WITH the post-festive comedown in full swing, I realise this is perhaps not the ideal time to ruminate about death. So, forgive me if I press ahead, especially since what I really want to talk about is staying alive.

A few days ago, the media was awash with headlines describing how comedian Sir Billy Connolly, who is 76 and has Parkinson’s disease, was, in his own words, “slipping away”. Many rushed to the conclusion that Glasgow’s, Scotland’s, the world’s beloved Big Yin is on his last legs, leading to an outpouring of grief on social media (multiple tear face emojis).

Then the TV programme that featured Sir Billy’s quote was shown and it became clear everyone had seriously jumped the gun. Indeed, not only was the Billy Connolly of the BBC’s excellent Made in Scotland documentary very much alive and looking pretty well in comparison to many Glaswegian 76 year-olds, but the supposedly grim words picked up on by the media were part of a much deeper meditation on ageing and memory, both poignant and uplifting, the likes of which anyone of pensionable age, not least those with a chronic condition, would be likely to deliver.

“I am at the point where the yesteryears mean more than the yesterdays,” said Sir Billy in the show, which took him back to the places that have meant most to him in his life. “I go to all those things that made me, that live keenest in my memory now. My life, it’s slipping away and I can feel it, and I should. I’m 75 [when the film was made], I’m near the end - I’m a damn sight nearer the end than I am the beginning. But it doesn’t frighten me, it’s an adventure and it is quite interesting to see myself slipping away.”

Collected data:

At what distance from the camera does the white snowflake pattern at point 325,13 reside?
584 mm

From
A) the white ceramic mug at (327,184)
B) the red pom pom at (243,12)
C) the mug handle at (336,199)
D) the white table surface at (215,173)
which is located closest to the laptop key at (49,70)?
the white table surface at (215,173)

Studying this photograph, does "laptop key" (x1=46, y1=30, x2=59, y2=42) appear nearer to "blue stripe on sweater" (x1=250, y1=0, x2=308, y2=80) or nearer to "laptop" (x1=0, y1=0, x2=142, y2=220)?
* * *
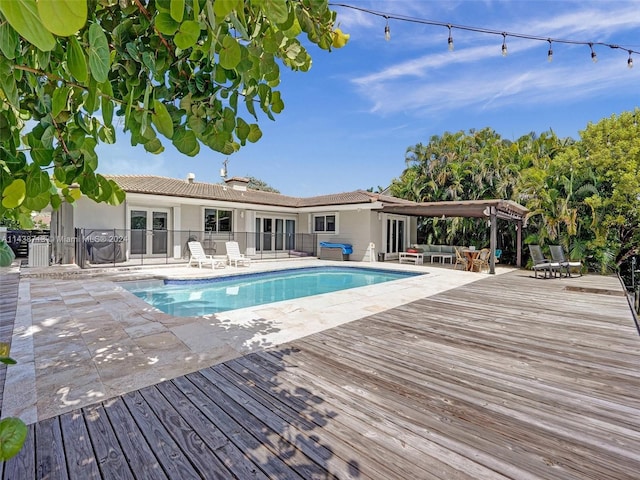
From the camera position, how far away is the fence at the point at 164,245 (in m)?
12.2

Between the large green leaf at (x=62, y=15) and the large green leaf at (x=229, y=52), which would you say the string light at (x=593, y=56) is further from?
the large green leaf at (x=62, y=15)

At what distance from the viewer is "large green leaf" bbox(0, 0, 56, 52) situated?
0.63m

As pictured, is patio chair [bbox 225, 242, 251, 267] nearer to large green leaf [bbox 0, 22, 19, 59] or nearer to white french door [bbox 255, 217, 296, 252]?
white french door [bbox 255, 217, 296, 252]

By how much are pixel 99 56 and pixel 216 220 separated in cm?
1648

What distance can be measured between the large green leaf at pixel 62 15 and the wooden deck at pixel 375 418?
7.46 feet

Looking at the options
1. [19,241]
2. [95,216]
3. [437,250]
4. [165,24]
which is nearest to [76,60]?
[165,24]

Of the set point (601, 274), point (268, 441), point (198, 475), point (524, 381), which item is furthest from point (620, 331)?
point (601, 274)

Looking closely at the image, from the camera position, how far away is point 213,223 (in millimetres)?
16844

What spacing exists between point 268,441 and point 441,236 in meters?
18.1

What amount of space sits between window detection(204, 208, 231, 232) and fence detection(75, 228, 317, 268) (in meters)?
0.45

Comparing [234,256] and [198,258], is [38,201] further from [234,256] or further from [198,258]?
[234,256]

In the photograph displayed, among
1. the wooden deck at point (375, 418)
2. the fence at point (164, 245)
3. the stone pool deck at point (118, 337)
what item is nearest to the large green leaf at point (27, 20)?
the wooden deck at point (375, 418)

## What you will do
a - According to the piece about Billy Connolly, to whom or what is the Big Yin beloved? List each one.
b - Answer these questions from the piece about Billy Connolly.
(i) What disease does Sir Billy have?
(ii) What is the name of the documentary in which his quote appeared?
(iii) How old was he when the film was made?

## Outputs by task
a -
Glasgow
Scotland
the world

b -
(i) Parkinson's disease
(ii) Made in Scotland
(iii) 75